## start Provided entries

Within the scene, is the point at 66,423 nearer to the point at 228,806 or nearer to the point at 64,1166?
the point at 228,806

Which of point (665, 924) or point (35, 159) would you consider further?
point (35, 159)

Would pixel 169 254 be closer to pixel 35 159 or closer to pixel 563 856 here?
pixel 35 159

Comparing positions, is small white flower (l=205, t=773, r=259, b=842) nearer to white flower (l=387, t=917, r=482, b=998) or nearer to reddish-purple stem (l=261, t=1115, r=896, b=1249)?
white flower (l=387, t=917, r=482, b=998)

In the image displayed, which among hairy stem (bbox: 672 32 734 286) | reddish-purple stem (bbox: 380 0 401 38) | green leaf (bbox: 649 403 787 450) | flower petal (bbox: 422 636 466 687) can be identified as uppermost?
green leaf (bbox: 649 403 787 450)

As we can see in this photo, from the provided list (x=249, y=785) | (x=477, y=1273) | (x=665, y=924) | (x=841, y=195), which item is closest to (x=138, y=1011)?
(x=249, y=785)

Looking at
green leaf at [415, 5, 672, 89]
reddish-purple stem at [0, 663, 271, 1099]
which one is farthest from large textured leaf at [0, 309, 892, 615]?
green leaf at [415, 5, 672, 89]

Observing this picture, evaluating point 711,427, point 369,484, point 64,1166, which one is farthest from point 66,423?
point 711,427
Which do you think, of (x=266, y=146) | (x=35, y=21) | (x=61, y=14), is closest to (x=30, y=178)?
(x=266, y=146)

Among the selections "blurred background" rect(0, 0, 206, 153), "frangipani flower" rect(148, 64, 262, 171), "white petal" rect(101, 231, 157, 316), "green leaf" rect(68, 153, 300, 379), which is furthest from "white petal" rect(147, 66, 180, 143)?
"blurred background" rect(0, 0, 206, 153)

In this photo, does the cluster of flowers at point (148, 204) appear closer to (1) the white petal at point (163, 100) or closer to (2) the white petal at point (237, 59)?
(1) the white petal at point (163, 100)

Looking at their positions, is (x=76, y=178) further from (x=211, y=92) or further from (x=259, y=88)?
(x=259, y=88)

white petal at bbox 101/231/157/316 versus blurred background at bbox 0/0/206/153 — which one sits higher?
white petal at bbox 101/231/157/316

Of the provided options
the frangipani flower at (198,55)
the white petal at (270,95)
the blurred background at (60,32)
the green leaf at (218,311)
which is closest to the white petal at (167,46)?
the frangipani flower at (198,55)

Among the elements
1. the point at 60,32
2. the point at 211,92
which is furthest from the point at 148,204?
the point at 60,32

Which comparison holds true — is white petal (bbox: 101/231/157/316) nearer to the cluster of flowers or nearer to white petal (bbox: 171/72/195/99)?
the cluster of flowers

## end Provided entries

§ What to produce
Express the lines from the one containing "In this photo, does" up to and including the final line as a Markdown table with two columns, Row and Line, numbering each row and omitting blank lines.

§ Answer for this exercise
| Row | Line |
|---|---|
| 1 | In this photo, does the cluster of flowers at point (148, 204) appear closer to (1) the white petal at point (163, 100) or closer to (2) the white petal at point (237, 59)? |
| 2 | (1) the white petal at point (163, 100) |
| 3 | Looking at their positions, is (x=76, y=178) further from (x=211, y=92) or further from (x=259, y=88)? |
| 4 | (x=259, y=88) |
| 5 | white petal at bbox 101/231/157/316 versus blurred background at bbox 0/0/206/153 — which one sits higher? |
| 6 | white petal at bbox 101/231/157/316 |
| 7 | Of the provided options |
| 8 | the frangipani flower at (198,55) |
| 9 | the white petal at (270,95) |
| 10 | the blurred background at (60,32) |
| 11 | the green leaf at (218,311) |
| 12 | which is closest to the white petal at (167,46)? |
| 13 | the frangipani flower at (198,55) |
| 14 | Among the elements |
| 15 | 1. the point at 60,32 |
| 16 | 2. the point at 211,92 |
| 17 | which is furthest from the point at 148,204? |
| 18 | the point at 60,32 |
| 19 | Which comparison holds true — is white petal (bbox: 101/231/157/316) nearer to the cluster of flowers or nearer to white petal (bbox: 171/72/195/99)? |
| 20 | the cluster of flowers |